SIMD-accelerated similarity measures for x86 and Arm

Project description

SimSIMD 📏

SIMD-accelerated similarity measures, metrics, and distance functions for x86 and Arm. They are tuned for Machine Learning applications and mid-size vectors with 100-1024 dimensions. One can expect the following performance for Cosine (Angular) distance, the most common metric in AI.

Method Vectors Any Length Speed on 256b Speed on 1024b
Serial f32 5 GB/s 5 GB/s
SVE f32 34 GB/s 40 GB/s
SVE f16 28 GB/s 35 GB/s
NEON f16 16 GB/s 18 GB/s

The benchmarks were done on Arm-based "Graviton 3" CPUs powering AWS c7g.metal instances. We only use Arm NEON implementation with vector lengths multiples of 128 bits, avoiding additional head or tail for loops for misaligned data. By default, we use GCC12, -O3, -march=native for benchmarks. Serial versions imply auto-vectorization pragmas.

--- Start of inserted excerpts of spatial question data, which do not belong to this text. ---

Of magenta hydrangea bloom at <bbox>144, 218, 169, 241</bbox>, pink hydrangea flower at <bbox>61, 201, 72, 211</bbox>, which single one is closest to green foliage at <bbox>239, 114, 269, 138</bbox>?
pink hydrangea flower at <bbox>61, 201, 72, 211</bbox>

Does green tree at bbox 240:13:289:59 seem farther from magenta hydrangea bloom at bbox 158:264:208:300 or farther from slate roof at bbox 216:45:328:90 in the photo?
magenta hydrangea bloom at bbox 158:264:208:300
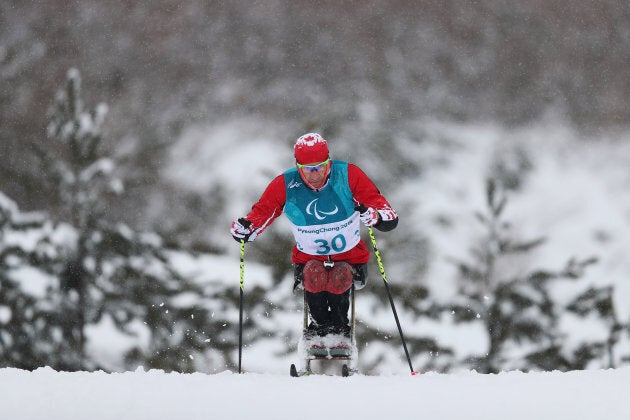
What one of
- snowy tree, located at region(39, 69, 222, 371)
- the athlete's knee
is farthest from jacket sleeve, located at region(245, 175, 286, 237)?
snowy tree, located at region(39, 69, 222, 371)

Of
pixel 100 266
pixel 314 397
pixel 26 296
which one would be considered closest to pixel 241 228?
pixel 314 397

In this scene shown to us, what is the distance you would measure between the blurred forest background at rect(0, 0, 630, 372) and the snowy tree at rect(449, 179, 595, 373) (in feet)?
0.13

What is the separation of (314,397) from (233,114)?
27.8 meters

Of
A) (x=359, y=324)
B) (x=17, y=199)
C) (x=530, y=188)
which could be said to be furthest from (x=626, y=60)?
(x=17, y=199)

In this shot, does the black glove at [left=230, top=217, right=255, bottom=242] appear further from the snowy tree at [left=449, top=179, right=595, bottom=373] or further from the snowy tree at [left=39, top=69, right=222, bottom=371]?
the snowy tree at [left=449, top=179, right=595, bottom=373]

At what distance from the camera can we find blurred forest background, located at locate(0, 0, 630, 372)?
1275cm

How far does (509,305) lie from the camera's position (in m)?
13.3

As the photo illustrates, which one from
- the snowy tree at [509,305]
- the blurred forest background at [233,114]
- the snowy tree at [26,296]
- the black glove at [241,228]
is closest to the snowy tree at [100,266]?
the blurred forest background at [233,114]

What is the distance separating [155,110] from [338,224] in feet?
86.6

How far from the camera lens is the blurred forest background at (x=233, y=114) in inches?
502

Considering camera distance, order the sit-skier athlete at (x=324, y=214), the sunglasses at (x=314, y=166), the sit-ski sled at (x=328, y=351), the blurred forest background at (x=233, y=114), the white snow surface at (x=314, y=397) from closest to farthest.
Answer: the white snow surface at (x=314, y=397), the sunglasses at (x=314, y=166), the sit-skier athlete at (x=324, y=214), the sit-ski sled at (x=328, y=351), the blurred forest background at (x=233, y=114)

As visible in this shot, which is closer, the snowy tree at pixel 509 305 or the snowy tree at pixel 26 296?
the snowy tree at pixel 26 296

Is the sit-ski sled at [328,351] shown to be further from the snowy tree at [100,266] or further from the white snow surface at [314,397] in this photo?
the snowy tree at [100,266]

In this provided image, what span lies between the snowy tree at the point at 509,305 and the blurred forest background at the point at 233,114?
0.04m
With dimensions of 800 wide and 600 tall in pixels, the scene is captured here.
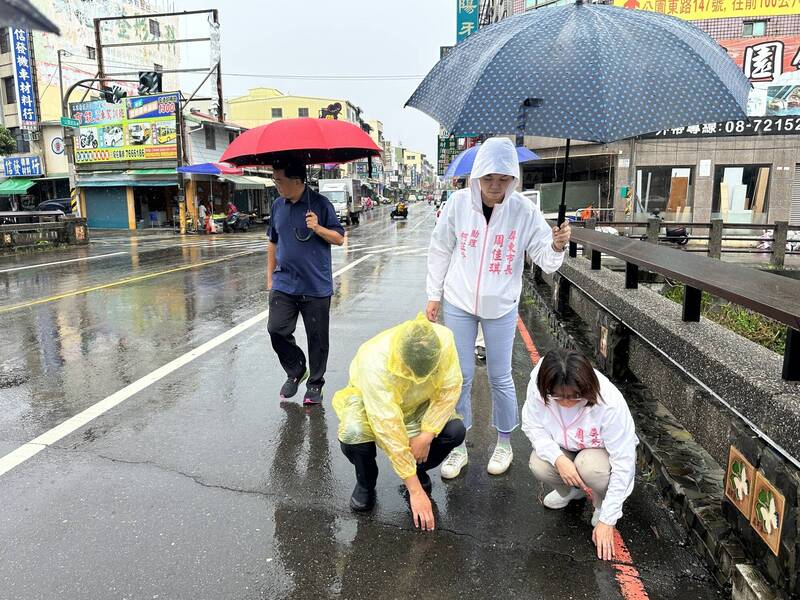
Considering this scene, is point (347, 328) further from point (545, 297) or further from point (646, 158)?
point (646, 158)

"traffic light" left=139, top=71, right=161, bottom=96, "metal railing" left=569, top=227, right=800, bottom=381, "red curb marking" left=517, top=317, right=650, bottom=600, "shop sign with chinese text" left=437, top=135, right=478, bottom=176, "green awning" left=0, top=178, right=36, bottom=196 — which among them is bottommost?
"red curb marking" left=517, top=317, right=650, bottom=600

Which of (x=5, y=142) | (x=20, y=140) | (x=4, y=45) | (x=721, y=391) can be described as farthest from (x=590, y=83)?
(x=4, y=45)

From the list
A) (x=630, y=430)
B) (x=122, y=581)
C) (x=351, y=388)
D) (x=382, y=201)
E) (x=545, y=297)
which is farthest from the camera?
(x=382, y=201)

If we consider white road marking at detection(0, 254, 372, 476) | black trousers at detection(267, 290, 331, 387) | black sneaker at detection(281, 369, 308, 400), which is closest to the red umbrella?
black trousers at detection(267, 290, 331, 387)

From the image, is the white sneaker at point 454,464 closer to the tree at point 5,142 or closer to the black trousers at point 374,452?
the black trousers at point 374,452

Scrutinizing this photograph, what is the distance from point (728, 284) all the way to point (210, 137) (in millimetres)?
32442

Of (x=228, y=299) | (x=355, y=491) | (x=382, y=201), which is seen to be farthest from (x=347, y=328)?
(x=382, y=201)

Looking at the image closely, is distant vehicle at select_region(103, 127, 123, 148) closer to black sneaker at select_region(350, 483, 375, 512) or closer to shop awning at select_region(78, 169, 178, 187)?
shop awning at select_region(78, 169, 178, 187)

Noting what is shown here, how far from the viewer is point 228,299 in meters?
9.35

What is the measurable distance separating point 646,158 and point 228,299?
62.6 ft

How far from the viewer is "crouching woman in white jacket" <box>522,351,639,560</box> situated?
107 inches

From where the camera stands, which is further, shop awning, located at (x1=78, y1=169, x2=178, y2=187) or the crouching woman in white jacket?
shop awning, located at (x1=78, y1=169, x2=178, y2=187)

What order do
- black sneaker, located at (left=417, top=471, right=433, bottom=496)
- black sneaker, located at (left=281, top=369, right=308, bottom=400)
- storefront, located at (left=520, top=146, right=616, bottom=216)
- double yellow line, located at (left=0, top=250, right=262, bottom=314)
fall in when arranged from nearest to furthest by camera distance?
black sneaker, located at (left=417, top=471, right=433, bottom=496), black sneaker, located at (left=281, top=369, right=308, bottom=400), double yellow line, located at (left=0, top=250, right=262, bottom=314), storefront, located at (left=520, top=146, right=616, bottom=216)

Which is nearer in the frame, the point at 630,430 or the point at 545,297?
the point at 630,430
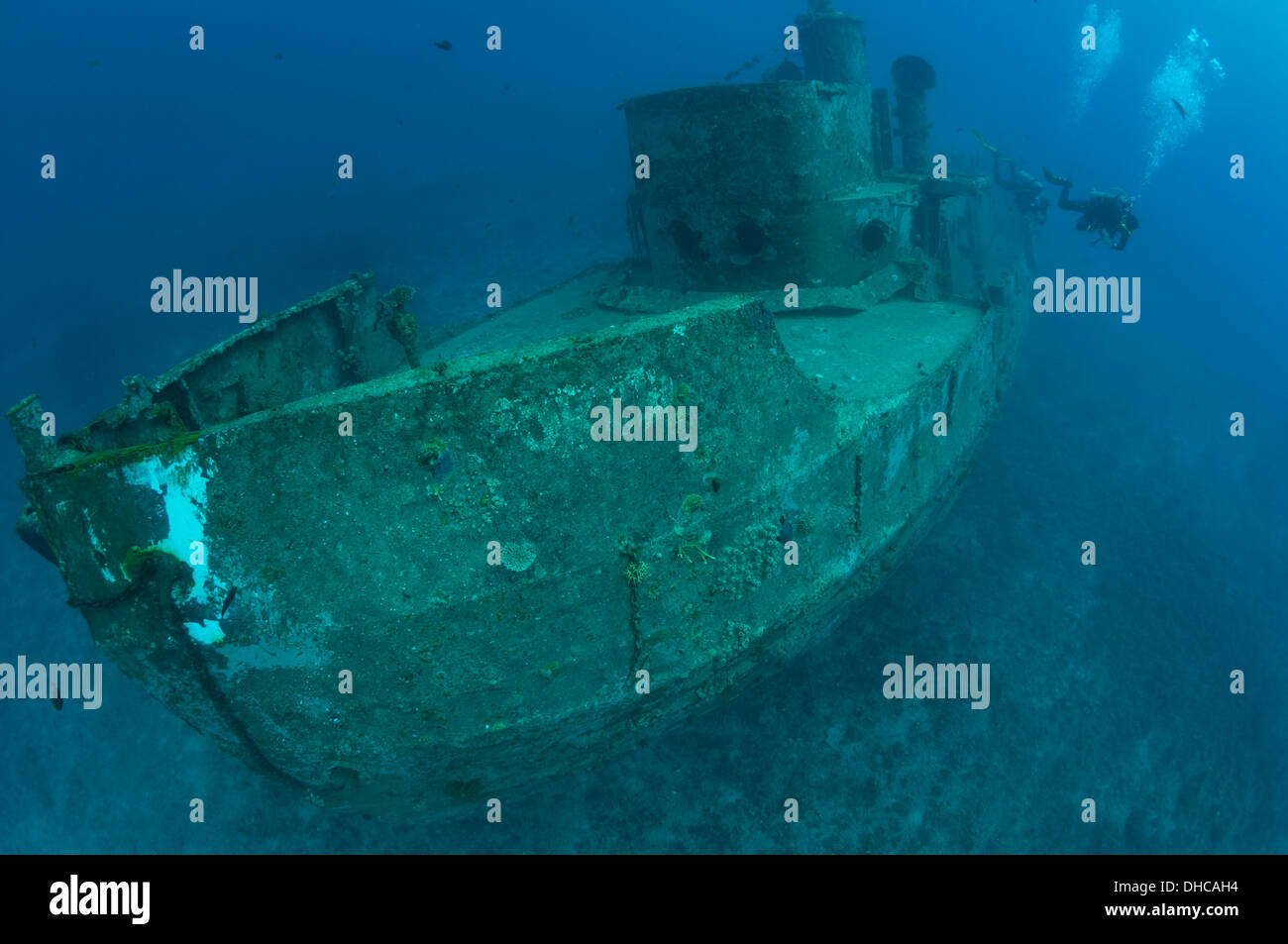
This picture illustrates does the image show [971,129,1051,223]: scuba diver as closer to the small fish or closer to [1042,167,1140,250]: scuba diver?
[1042,167,1140,250]: scuba diver

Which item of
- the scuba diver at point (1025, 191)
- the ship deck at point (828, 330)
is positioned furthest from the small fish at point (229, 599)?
the scuba diver at point (1025, 191)

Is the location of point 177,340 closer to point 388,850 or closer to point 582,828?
point 388,850

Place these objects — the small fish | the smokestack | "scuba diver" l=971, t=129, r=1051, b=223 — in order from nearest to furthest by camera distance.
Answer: the small fish → the smokestack → "scuba diver" l=971, t=129, r=1051, b=223

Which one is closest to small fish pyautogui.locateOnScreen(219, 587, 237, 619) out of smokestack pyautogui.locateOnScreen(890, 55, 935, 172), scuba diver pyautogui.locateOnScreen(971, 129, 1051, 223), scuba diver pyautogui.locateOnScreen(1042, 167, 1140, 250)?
smokestack pyautogui.locateOnScreen(890, 55, 935, 172)

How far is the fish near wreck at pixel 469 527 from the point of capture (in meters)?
3.32

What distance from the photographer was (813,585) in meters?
5.01

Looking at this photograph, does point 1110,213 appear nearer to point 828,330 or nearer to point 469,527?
point 828,330

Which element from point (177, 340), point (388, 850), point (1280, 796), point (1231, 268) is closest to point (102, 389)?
point (177, 340)

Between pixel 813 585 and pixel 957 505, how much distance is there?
18.4 feet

Need something like this in your CMake-based project?

FetchContent_Declare(
    simsimd
    GIT_REPOSITORY https://github.com/ashvardanian/simsimd.git
    GIT_SHALLOW TRUE
)
FetchContent_MakeAvailable(simsimd)
include_directories(${simsimd_SOURCE_DIR}/include)

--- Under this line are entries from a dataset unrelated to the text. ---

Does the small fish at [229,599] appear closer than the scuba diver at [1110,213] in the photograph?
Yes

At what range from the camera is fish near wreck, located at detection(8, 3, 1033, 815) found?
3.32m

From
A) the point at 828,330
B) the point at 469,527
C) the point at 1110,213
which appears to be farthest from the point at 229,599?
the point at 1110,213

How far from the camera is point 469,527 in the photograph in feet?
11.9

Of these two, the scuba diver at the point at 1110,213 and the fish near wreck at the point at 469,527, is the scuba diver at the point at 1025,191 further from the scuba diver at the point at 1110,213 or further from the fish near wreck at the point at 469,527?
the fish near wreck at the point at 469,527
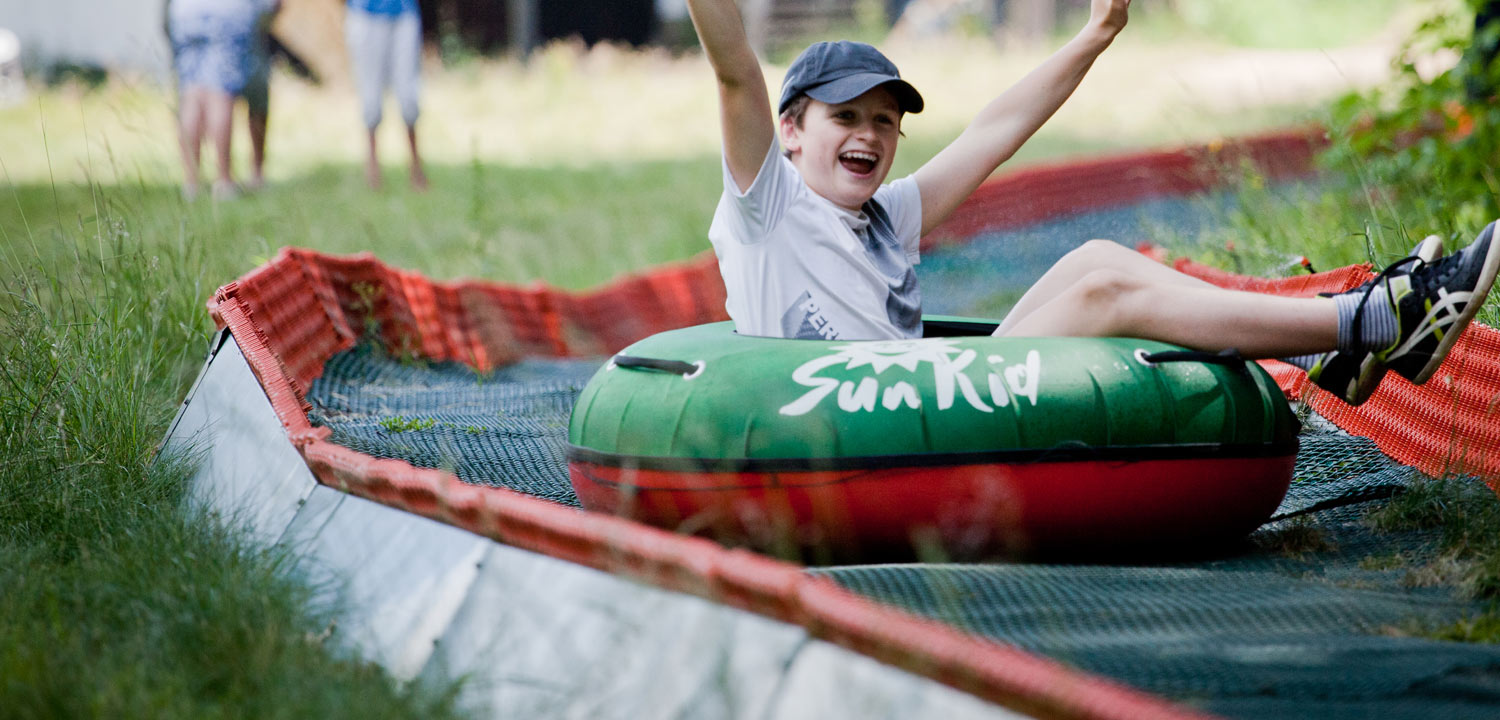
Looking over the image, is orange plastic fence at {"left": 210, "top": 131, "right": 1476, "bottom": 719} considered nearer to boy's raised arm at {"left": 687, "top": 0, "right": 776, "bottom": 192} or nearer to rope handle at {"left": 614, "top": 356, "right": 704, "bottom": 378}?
rope handle at {"left": 614, "top": 356, "right": 704, "bottom": 378}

Want to use it in Python with USearch?

from usearch import Index, CompiledMetric, MetricKind, MetricSignature
from simsimd import to_int, cos_f32x4_neon

metric = CompiledMetric(
    pointer=to_int(cos_f32x4_neon),
    kind=MetricKind.Cos,
    signature=MetricSignature.ArrayArraySize,
)

index = Index(256, metric=metric)

Available Metrics

In the C99 interface, all functions are prepended with the simsimd_ namespace prefix. The signature defines the number of arguments:

  • two pointers, and length,
  • two pointers.

The latter is intended for cases where the number of dimensions is hard-coded. Constraints define the limitations on the number of dimensions an argument vector can have.

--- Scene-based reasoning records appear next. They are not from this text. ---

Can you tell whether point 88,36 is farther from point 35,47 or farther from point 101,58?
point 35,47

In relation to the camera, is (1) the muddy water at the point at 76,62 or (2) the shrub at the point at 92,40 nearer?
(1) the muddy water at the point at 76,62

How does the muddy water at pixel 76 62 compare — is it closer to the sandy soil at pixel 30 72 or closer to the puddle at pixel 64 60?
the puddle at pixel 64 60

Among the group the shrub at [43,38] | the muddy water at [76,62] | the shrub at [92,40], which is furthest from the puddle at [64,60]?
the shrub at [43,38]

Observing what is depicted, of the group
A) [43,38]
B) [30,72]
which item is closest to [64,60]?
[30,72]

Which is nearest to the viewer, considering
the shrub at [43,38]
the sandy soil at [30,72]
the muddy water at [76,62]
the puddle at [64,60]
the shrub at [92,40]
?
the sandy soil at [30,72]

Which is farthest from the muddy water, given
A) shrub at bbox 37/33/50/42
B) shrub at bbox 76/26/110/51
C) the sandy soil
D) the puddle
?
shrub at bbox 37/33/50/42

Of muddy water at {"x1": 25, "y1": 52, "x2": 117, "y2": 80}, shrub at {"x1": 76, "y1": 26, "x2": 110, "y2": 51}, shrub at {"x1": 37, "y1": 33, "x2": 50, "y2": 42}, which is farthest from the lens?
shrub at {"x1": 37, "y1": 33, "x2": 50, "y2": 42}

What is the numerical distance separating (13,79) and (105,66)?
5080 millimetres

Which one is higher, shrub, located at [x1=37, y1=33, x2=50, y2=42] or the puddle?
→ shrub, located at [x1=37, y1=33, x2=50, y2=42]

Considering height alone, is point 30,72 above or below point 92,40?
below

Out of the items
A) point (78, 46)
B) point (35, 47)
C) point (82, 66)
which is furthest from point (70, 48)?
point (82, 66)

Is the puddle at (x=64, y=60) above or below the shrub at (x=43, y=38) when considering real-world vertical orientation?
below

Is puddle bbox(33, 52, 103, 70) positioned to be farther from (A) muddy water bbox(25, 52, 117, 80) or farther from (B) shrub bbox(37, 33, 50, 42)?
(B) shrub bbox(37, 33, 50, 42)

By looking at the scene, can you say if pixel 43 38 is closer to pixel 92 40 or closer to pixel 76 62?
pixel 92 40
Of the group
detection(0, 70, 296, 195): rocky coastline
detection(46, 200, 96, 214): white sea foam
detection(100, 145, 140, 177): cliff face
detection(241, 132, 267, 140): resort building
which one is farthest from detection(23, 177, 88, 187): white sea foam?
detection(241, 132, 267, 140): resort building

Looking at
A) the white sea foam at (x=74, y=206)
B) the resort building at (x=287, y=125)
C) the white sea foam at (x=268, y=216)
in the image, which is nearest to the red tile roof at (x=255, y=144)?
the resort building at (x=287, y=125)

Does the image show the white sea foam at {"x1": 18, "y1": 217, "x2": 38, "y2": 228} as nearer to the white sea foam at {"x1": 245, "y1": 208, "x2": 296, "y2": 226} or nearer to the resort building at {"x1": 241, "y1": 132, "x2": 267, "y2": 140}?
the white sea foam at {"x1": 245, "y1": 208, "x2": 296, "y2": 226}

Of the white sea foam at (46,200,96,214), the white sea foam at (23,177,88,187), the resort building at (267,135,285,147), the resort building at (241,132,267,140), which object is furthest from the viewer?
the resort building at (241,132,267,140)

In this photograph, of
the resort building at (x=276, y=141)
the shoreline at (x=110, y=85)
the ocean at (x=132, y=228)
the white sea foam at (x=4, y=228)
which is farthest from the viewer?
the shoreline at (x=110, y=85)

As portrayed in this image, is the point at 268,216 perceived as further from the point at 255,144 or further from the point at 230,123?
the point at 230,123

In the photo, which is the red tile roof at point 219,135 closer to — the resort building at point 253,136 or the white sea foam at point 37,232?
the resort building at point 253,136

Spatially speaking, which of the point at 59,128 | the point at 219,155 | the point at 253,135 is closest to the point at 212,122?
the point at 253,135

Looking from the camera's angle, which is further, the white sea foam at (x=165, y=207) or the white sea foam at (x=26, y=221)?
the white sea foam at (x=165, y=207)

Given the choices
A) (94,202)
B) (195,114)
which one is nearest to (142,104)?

Name Signature ISA Extension Constraints
dot_f32_sve ✳️✳️📏 Arm SVE
dot_f32x4_neon ✳️✳️📏 Arm NEON d % 4 == 0
cos_f32_sve ✳️✳️📏 Arm SVE
cos_f16_sve ✳️✳️📏 Arm SVE
cos_f16x4_neon ✳️✳️📏 Arm NEON d % 4 == 0
cos_i8x16_neon ✳️✳️📏 Arm NEON d % 16 == 0
cos_f32x4_neon ✳️✳️📏 Arm NEON d % 4 == 0
cos_f16x16_avx512 ✳️✳️📏 x86 AVX-512 d % 16 == 0
cos_f32x4_avx2 ✳️✳️📏 x86 AVX2 d % 4 == 0
l2sq_f32_sve ✳️✳️📏 Arm SVE
l2sq_f16_sve ✳️✳️📏 Arm SVE
hamming_b1x8_sve ✳️✳️📏 Arm SVE d % 8 == 0
hamming_b1x128_sve ✳️✳️📏 Arm SVE d % 128 == 0
hamming_b1x128_avx512 ✳️✳️📏 x86 AVX-512 d % 128 == 0
tanimoto_b1x8_naive ✳️✳️📏 d % 8 == 0
tanimoto_maccs_naive ✳️✳️ d == 166
tanimoto_maccs_neon ✳️✳️ Arm NEON d == 166
tanimoto_maccs_sve ✳️✳️ Arm SVE d == 166
tanimoto_maccs_avx512 ✳️✳️ x86 AVX-512 d == 166

Benchmarks

The benchmarks are repeated for every function with a different number of cores involved. Light-weight distance functions would be memory bound, implying that multi-core performance may be lower if the bus bandwidth cannot saturate all the cores. Similarly, heavy-weight distance functions running on all cores may result in CPU frequency downclocking. This is well illustrated by the single-core performance of the Intel i9-13950HX, equipped with DDR5 memory.

Method Threads Vector Size Speed
dot_f32x4_avx2 1 1024 b 96.2 GB/s
dot_f32x4_avx2 32 1024 b 23.6 GB/s
cos_f32_naive 1 1024 b 15.3 GB/s
cos_f32_naive 32 1024 b 4.5 GB/s
cos_f32x4_avx2 1 1024 b 56.3 GB/s
cos_f32x4_avx2 32 1024 b 13.9 GB/s
tanimoto_maccs_naive 1 21 b 2.8 GB/s
tanimoto_maccs_naive 32 21 b 1.2 GB/s

Switching to the Intel Sapphire Rapids server platform, we can also evaluate some of the AVX-512 extensions, including VPOPCNTDQ and F16.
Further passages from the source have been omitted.